There's an online Chinese e-tailer on a tear, and I'm not talking about dot-com poster child Dangdang (NYSE: DANG ) .
Shares of LightInTheBox (NYSE: LITB ) soared 29% last week. The stock has now more than doubled since going public in June at $9.50. At the time, it was the first Chinese company to go public on a stateside exchange this year.
There was no material news on the company to explain the breakout, beyond LightInTheBox announcing on Tuesday that it will be reporting quarterly results later this month.
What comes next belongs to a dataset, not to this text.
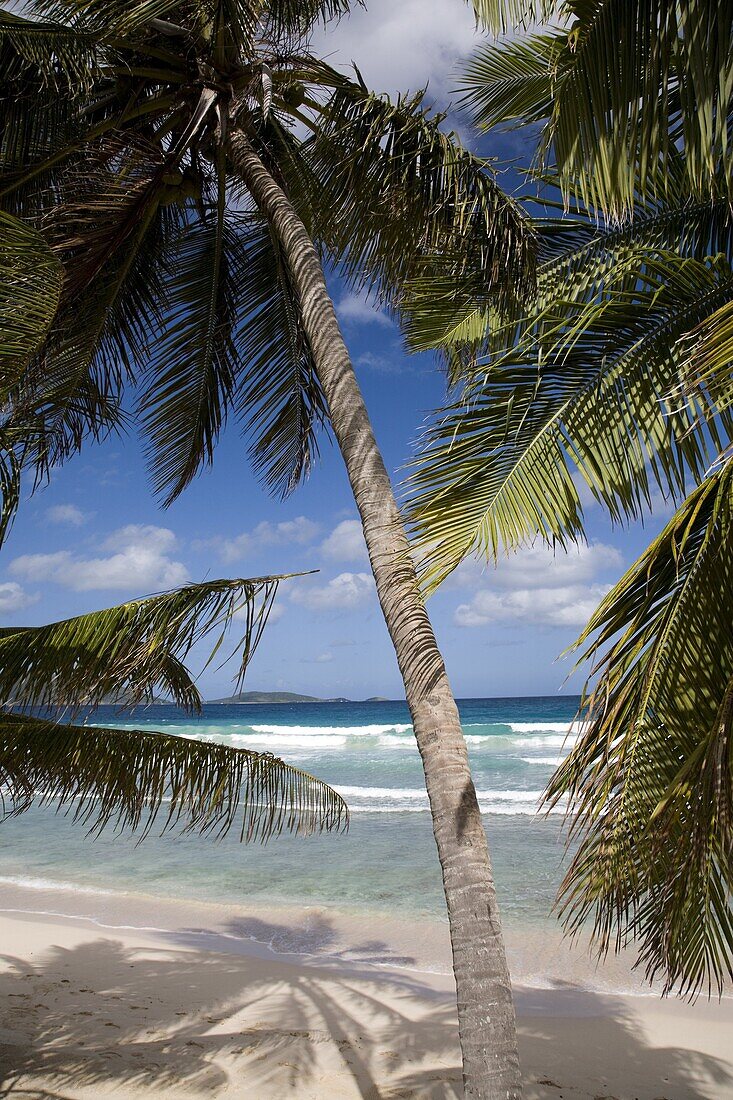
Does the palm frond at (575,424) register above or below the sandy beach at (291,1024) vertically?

Dangdang has often been called the Amazon.com (NASDAQ: AMZN ) of China, but that's not entirely fair. Dangdang isn't the largest Internet retailer in China. It also isn't profitable, and isn't expected to turn that corner until 2015 at the earliest.
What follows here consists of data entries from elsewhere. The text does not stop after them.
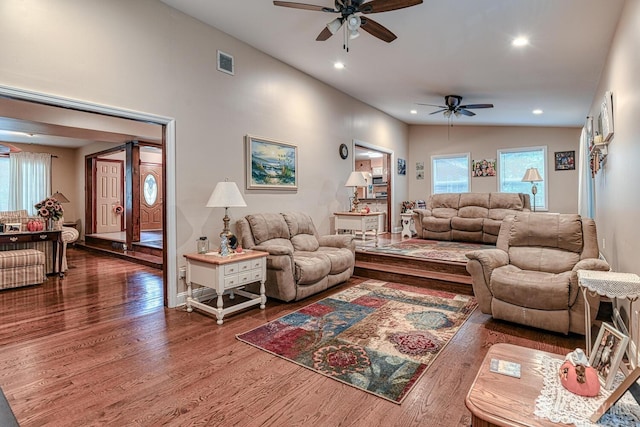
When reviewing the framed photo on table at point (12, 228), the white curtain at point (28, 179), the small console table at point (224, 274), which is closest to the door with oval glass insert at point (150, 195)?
the white curtain at point (28, 179)

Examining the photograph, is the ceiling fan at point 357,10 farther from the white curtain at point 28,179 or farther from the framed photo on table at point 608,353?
the white curtain at point 28,179

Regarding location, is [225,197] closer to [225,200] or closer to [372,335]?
[225,200]

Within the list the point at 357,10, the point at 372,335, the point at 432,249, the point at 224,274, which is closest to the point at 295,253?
the point at 224,274

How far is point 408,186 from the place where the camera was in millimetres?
9023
LightInTheBox is different. Like Dangdang, it's growing quickly. Revenue rose from $58.7 million in 2010 to $116.2 million in 2011, to more than $200 million last year. Wall Street's holding out for $325 million in net sales this year.
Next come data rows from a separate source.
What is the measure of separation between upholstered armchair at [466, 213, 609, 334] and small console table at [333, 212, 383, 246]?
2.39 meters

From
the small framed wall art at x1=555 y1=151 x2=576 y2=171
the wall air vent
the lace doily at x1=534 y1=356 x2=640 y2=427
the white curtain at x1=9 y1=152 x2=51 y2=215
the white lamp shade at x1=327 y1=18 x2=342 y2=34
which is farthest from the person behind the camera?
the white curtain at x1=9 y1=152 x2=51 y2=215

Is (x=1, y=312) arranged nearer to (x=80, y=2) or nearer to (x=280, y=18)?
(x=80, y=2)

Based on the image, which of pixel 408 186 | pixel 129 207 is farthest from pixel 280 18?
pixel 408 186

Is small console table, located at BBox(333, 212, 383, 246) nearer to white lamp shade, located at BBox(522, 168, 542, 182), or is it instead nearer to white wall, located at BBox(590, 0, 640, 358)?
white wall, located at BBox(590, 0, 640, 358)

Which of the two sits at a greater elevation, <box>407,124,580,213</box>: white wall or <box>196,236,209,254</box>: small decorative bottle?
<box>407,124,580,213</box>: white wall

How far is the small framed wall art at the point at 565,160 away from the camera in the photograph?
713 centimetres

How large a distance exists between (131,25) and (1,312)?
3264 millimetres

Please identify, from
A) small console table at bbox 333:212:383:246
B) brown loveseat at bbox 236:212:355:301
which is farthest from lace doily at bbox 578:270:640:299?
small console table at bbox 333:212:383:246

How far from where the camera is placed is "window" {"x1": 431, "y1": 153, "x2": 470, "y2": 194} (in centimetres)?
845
LightInTheBox is also profitable. Analysts see the Web-based merchants earning $0.36 a share this year and $0.68 a share come 2014.
However, there's a bigger reason why LightInTheBox is a better fit as the new Amazon than Dangdang: LightInTheBox is already an international player.
The dot-com speedster may be based out of China, but the lion's share of its sales take place overseas. Europe accounts for a little more than half of its sales, while North America is good for nearly a quarter of its orders. LightInTheBox carries a growing number of items, but its flagship products are wedding gowns, party dresses, and LED-lighting housing fixtures.
Dangdang sells to its home market, and most of its items are low-priced books as it expands into broader general merchandise. LightInTheBox sells big-ticket items that it can source locally at a discount, offering free worldwide shipping if the orders are large enough.
We'll see how LightInTheBox is succeeding in its growth trajectory when it reports a week from today. Naturally, it has big shoes to fill if it ever wants to be the heir apparent to Amazon, but it's taking more than baby steps in the right direction these days.